Le immagini, che girano in rete e ritraggono il povero animale carbonizzato, sono a dir poco impressionanti e Kodami ha scelto come sempre di non pubblicarle perché nulla aggiungono rispetto a quanto raccontato e per non ledere la dignità di ogni essere vivente.
«Non so se sia stato l'atroce gesto di alcuni ragazzini o una vendetta di qualcuno a cui il cane possa aver dato "fastidio". Spero che in fretta me lo dicano i Carabinieri, in cui ripongo massima fiducia e che sono certa indagheranno senza sosta perché si tratta dell'assassinio di un cane innocente – ha raccontato la volontaria sui social – Temo che questi gesti siano figli del modo in cui il randagismo viene gestito in questo Comune e nelle regioni del Sud in generale: tutte le istituzioni devono sentirsi responsabili di questo assassinio».
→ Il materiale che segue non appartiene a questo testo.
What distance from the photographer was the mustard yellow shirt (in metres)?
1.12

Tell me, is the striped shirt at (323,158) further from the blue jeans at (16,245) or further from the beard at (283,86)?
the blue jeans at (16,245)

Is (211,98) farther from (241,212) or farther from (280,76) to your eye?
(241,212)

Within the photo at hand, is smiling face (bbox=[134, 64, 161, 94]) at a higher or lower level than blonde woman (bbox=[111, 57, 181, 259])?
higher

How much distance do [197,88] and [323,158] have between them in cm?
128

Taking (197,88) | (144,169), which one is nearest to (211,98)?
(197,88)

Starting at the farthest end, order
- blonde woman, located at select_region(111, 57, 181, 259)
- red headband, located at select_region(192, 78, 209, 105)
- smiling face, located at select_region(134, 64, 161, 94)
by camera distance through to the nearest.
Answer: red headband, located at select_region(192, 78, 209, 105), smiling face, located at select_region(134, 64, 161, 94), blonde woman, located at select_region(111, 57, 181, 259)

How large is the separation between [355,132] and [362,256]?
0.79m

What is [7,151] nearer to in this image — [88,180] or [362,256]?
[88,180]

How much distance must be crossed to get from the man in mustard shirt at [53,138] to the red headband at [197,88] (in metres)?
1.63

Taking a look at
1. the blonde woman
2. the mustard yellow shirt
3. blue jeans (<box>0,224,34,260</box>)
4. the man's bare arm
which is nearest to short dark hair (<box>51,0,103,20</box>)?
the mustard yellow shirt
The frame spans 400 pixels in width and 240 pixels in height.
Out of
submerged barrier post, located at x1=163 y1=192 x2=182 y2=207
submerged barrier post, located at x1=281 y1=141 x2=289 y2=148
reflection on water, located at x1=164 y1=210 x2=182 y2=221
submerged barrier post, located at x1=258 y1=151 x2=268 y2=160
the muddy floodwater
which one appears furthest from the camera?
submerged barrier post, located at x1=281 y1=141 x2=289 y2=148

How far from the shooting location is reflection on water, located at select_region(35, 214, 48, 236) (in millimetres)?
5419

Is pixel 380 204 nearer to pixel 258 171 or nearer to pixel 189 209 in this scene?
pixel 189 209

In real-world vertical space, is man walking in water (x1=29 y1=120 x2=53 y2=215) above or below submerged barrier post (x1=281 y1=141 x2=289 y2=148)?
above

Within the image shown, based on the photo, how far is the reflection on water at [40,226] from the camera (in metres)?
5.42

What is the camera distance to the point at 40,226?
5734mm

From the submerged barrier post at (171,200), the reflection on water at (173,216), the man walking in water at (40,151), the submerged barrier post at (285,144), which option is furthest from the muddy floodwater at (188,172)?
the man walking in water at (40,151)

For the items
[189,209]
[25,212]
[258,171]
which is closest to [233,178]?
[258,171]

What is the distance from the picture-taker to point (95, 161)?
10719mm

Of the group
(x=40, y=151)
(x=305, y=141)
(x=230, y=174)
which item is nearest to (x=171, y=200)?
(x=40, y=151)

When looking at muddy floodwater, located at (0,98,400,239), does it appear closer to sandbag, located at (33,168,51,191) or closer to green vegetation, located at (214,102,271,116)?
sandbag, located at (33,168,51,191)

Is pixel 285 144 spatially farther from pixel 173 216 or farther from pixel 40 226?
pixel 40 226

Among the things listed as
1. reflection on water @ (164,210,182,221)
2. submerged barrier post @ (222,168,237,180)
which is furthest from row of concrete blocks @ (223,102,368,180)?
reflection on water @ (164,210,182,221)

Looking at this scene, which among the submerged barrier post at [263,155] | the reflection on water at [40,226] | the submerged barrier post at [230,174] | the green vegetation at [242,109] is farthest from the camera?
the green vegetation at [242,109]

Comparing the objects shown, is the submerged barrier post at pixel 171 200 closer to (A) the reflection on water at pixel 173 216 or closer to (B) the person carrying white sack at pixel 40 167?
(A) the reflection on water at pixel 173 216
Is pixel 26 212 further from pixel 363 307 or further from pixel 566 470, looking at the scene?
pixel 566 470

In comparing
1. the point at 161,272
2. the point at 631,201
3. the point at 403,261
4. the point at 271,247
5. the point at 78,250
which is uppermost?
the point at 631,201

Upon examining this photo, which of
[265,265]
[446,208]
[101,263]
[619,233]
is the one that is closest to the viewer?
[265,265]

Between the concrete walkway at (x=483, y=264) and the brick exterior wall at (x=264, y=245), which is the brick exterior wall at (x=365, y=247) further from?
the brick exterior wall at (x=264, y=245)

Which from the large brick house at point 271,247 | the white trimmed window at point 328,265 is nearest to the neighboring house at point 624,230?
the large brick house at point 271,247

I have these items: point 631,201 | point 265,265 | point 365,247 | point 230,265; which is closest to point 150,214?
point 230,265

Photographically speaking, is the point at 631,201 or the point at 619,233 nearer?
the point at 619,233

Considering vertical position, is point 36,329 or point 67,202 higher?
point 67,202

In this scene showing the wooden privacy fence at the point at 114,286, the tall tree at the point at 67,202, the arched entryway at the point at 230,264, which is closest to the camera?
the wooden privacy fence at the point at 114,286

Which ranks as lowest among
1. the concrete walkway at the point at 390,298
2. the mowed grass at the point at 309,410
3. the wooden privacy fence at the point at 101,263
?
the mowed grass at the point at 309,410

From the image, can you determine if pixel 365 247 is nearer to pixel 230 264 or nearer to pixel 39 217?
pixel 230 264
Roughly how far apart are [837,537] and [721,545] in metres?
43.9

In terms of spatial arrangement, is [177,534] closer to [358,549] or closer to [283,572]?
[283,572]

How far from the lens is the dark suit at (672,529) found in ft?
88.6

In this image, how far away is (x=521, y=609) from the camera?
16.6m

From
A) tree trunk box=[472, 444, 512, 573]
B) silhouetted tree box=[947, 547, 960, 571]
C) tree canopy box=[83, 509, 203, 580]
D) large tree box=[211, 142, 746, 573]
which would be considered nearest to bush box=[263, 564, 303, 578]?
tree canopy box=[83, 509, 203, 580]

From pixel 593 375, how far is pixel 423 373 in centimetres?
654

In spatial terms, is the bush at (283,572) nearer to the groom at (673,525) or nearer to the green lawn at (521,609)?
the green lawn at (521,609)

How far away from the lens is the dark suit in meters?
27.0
Purtroppo non si tratta del primo episodio di violenza e maltrattamento nei confronti degli animali in zona e neppure della prima volta in cui la volontaria chiede alle istituzioni di agire concretamente. Da anni Chiara lotta per ottenere una risposta, che provenga dall'alto, ai problemi legati alla mala gestione del fenomeno randagismo sul territorio, sollecitando il suo Comune e quelli limitrofi a studiare dei piani d'azione che possano efficacemente e definitivamente fermare il fenomeno dell’abbandono e soprattutto limitare le nascite incontrollate dei cani randagi.
«In dieci anni di volontariato nel mio rifugio ho accolto centinaia di cani, che ho curato e mantenuto grazie all’aiuto dei privati e a cui poi ho trovato meravigliose adozioni – dichiara Chiara a Kodami – il mio rifugio però non può e non dovrebbe essere l’unica soluzione al problema della gestione del fenomeno randagismo. Le istituzioni locali devono attivarsi il prima possibile perché la situazione è ormai fuori controllo».
È noto infatti come ormai da diverso tempo Chiara e altri volontari attivi nell’agrigentino chiedano a gran voce di essere ascoltati dalle istituzioni, perché stanchi di agire in solitudine e senza supporto alcuno e, come è avvenuto in questo caso, esausti di sopportare il dolore di tanti episodi di violenza e maltrattamento nei confronti degli animali.
«Dalle segnalazioni ricevute sembrerebbe che il cane fosse lì da qualche giorno e quindi era già morto quando è stato dato alle fiamme. Queste circostanze saranno verificate dalle Forze dell'ordine – continua Chiara – Questo, se da una parte ci toglie dalla testa l'agghiacciante ipotesi che sia stato bruciato vivo, lascia dei fatti oggettivi a cui nessuno ha ancora fornito spiegazioni: il cane, ancora prima di essere dato alle fiamme, era morto con le zampe legate con il fil di ferro. Come è morto? Perché lo avevano legato?».
Purtroppo non sarà possibile eseguire alcuna autopsia sul corpo date le condizioni in cui è stato ridotto: le ipotesi su come il povero cane sia morto e sul perché sia stato dato alle fiamme sono diverse e solo gli accertamenti condotti dalle Forze dell’Ordine potranno fornire una risposta il più veritiera possibile, dando una spiegazione ai dubbi che attanagliano Chiara e quanti sono rimasti colpiti da questo orribile episodio di macabra violenza.